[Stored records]
━━━

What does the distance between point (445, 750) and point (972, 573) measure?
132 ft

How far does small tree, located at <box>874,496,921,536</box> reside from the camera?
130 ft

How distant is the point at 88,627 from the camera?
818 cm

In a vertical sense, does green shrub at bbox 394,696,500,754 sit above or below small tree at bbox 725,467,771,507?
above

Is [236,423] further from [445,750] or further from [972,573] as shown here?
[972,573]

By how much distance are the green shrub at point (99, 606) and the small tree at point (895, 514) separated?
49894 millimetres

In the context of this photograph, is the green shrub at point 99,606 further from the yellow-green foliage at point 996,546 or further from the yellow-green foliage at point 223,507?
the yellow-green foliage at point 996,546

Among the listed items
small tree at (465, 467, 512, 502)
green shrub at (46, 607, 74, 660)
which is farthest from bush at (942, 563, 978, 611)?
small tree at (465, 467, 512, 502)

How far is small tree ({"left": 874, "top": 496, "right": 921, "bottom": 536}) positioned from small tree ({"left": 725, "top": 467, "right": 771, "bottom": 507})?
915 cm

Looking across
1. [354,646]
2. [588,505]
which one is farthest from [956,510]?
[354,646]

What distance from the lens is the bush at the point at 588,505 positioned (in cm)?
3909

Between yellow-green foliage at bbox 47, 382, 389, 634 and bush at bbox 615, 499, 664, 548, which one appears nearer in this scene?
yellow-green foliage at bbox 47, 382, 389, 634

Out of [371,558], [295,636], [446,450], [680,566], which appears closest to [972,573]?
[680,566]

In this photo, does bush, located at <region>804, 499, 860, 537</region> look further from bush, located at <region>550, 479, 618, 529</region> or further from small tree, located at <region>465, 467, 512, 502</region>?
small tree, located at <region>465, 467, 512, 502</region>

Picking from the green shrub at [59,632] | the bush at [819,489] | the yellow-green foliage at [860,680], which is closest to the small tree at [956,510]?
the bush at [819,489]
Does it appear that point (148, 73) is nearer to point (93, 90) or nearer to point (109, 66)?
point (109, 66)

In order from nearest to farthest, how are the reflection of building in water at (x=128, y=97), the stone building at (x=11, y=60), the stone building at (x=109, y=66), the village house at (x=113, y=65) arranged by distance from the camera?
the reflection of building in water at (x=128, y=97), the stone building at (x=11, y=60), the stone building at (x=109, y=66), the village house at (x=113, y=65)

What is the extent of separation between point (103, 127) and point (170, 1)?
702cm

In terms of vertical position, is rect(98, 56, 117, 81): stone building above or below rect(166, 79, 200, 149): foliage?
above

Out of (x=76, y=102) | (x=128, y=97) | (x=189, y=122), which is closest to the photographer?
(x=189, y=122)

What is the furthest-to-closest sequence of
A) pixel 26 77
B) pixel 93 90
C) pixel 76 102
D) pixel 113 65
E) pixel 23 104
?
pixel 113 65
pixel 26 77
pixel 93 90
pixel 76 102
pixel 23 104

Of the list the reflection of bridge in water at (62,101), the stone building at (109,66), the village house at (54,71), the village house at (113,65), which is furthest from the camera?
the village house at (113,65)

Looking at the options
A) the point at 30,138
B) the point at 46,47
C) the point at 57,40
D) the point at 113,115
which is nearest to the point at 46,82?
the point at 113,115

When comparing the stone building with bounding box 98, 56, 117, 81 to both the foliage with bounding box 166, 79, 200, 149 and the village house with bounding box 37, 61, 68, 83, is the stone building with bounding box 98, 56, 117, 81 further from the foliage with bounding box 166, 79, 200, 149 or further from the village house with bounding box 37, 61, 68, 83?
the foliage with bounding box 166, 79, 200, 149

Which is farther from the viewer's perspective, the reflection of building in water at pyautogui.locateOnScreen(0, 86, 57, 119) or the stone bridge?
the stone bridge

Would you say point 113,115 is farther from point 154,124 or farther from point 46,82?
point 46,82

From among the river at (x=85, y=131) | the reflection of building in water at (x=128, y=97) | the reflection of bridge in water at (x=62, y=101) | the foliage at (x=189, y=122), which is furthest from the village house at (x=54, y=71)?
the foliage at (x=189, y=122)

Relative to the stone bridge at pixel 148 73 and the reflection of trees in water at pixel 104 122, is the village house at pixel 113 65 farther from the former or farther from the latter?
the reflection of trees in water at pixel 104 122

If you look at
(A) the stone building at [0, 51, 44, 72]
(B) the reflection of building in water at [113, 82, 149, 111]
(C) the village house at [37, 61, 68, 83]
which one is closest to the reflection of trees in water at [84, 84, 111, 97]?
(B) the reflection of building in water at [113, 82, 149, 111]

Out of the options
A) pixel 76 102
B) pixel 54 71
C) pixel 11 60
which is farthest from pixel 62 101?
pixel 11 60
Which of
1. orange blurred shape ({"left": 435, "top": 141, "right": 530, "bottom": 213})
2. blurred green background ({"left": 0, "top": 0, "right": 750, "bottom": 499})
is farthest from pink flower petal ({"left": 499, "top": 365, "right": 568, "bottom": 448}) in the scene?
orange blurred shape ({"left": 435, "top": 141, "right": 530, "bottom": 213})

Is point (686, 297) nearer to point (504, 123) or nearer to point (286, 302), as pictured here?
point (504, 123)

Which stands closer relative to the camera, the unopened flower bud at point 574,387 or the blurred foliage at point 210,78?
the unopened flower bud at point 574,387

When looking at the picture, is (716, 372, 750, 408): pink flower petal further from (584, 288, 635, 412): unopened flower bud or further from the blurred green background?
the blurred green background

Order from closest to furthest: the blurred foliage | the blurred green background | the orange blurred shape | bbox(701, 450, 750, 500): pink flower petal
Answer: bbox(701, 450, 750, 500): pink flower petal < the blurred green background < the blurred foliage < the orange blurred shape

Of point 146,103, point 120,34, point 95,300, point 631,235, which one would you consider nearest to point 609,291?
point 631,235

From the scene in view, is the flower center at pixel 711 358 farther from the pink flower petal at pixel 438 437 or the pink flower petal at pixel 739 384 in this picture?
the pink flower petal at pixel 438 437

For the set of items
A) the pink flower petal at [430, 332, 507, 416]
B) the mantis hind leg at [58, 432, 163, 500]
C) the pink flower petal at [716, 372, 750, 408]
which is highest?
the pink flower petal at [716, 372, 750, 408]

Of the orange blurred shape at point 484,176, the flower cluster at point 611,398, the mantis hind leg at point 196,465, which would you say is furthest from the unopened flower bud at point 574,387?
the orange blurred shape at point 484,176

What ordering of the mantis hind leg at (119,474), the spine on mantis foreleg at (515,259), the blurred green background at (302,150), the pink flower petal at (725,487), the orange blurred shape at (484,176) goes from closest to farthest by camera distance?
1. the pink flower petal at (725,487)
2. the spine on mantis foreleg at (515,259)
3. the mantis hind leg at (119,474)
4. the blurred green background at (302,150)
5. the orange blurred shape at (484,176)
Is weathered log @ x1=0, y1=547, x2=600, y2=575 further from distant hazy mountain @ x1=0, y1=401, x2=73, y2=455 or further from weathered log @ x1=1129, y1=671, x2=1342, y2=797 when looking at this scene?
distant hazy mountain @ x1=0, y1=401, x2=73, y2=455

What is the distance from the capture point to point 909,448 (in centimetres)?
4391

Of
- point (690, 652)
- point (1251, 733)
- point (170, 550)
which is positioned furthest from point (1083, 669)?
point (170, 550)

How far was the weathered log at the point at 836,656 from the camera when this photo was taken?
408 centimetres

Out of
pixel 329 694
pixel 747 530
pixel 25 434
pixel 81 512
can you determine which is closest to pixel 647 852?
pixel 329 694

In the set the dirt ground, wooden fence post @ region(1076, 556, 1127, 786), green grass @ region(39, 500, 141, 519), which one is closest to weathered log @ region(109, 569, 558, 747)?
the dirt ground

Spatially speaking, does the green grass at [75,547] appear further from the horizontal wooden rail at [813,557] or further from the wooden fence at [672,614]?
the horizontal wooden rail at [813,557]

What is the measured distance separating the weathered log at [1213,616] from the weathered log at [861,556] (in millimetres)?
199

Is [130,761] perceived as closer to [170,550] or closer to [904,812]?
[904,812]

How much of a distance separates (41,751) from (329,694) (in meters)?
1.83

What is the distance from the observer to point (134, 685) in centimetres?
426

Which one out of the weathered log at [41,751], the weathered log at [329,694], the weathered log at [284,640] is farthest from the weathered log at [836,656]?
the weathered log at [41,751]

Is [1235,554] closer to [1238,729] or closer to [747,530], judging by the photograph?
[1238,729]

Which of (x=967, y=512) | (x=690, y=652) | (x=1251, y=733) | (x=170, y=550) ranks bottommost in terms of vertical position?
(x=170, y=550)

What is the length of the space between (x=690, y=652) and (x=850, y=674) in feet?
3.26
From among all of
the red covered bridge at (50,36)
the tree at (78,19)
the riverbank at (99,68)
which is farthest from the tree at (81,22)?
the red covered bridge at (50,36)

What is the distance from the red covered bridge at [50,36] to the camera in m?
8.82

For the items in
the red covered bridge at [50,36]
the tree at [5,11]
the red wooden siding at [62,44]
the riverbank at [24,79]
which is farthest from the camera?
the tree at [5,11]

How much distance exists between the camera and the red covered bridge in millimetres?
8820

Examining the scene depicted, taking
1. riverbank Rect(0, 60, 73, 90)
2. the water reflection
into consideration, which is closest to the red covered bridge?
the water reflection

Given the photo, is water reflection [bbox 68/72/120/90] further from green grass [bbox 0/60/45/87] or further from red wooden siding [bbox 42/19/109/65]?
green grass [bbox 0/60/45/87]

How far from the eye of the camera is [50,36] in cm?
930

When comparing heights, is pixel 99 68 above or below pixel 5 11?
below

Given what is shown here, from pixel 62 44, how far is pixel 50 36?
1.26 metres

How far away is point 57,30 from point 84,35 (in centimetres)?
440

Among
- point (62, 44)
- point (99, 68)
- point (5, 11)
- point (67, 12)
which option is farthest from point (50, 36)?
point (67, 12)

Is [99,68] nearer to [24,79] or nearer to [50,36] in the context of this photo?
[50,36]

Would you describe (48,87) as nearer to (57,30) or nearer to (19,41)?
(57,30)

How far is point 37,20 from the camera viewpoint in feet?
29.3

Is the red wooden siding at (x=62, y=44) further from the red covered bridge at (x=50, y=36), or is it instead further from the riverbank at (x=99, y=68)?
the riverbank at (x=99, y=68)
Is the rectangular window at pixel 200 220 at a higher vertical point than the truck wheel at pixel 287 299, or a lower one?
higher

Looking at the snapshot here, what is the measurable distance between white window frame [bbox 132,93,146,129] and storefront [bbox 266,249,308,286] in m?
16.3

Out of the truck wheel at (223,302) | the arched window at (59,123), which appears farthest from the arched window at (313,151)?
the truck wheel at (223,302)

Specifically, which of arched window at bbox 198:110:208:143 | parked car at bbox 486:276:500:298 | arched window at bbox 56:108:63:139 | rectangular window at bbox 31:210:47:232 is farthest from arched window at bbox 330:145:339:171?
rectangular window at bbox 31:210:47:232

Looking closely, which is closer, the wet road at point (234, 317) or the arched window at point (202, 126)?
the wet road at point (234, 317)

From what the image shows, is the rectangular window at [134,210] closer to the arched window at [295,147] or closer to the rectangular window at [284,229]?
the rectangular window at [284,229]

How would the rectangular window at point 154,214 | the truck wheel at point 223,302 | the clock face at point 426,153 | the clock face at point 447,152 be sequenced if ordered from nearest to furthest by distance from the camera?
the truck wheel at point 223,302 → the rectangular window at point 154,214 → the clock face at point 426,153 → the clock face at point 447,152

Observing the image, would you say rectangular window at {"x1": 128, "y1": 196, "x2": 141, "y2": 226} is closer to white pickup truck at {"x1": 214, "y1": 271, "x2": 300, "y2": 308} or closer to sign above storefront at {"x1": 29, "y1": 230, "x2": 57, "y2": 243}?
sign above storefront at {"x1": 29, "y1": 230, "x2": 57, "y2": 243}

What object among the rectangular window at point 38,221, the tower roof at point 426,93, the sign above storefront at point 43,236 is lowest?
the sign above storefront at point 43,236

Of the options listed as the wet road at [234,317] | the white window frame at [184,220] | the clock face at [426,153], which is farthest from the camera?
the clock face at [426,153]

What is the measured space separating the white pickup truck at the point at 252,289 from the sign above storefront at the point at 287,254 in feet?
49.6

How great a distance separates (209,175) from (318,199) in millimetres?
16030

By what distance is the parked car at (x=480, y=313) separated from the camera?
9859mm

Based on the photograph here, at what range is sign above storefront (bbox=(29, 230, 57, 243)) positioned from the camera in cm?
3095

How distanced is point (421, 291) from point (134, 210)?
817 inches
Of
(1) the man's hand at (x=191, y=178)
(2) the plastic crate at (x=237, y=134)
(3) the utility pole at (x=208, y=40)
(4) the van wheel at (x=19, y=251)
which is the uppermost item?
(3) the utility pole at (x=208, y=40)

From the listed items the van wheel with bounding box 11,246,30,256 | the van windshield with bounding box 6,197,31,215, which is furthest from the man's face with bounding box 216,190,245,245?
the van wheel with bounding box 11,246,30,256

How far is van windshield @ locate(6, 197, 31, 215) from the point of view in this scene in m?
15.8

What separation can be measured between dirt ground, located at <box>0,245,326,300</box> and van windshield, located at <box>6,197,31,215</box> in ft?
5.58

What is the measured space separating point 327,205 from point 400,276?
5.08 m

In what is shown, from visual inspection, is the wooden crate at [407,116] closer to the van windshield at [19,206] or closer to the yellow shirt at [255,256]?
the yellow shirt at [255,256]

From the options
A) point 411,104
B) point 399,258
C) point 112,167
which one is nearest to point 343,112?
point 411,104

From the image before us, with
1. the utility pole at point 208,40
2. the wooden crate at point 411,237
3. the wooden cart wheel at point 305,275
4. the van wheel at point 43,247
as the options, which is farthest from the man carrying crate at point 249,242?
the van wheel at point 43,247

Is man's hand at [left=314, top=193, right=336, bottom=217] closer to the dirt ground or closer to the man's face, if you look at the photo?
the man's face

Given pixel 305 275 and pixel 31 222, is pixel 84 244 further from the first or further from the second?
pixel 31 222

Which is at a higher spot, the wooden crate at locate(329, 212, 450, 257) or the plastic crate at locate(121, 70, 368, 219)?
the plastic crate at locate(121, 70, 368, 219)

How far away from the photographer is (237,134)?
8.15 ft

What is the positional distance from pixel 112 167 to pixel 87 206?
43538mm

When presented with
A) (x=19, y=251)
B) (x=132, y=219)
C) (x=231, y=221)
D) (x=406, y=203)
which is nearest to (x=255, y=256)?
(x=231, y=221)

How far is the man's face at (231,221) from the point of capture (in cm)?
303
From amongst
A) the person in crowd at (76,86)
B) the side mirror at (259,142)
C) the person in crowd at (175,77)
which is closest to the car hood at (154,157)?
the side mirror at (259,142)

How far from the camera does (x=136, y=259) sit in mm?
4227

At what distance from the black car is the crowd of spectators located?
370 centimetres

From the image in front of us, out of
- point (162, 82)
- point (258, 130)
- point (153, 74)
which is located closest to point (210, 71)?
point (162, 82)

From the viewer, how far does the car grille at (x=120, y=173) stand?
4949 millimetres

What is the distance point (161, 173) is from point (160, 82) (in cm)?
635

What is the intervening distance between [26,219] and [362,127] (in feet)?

━━━

Reproduce the lines from the entries, starting with the line that contains "What ordering of" and going on through the line that contains "4. the blurred green background at (302,150)", both included.

→ **TASK RESPONSE**
What ordering of the mantis hind leg at (119,474), the spine on mantis foreleg at (515,259), the blurred green background at (302,150), the pink flower petal at (725,487), the orange blurred shape at (484,176) goes from closest to farthest by camera distance?
1. the pink flower petal at (725,487)
2. the spine on mantis foreleg at (515,259)
3. the mantis hind leg at (119,474)
4. the blurred green background at (302,150)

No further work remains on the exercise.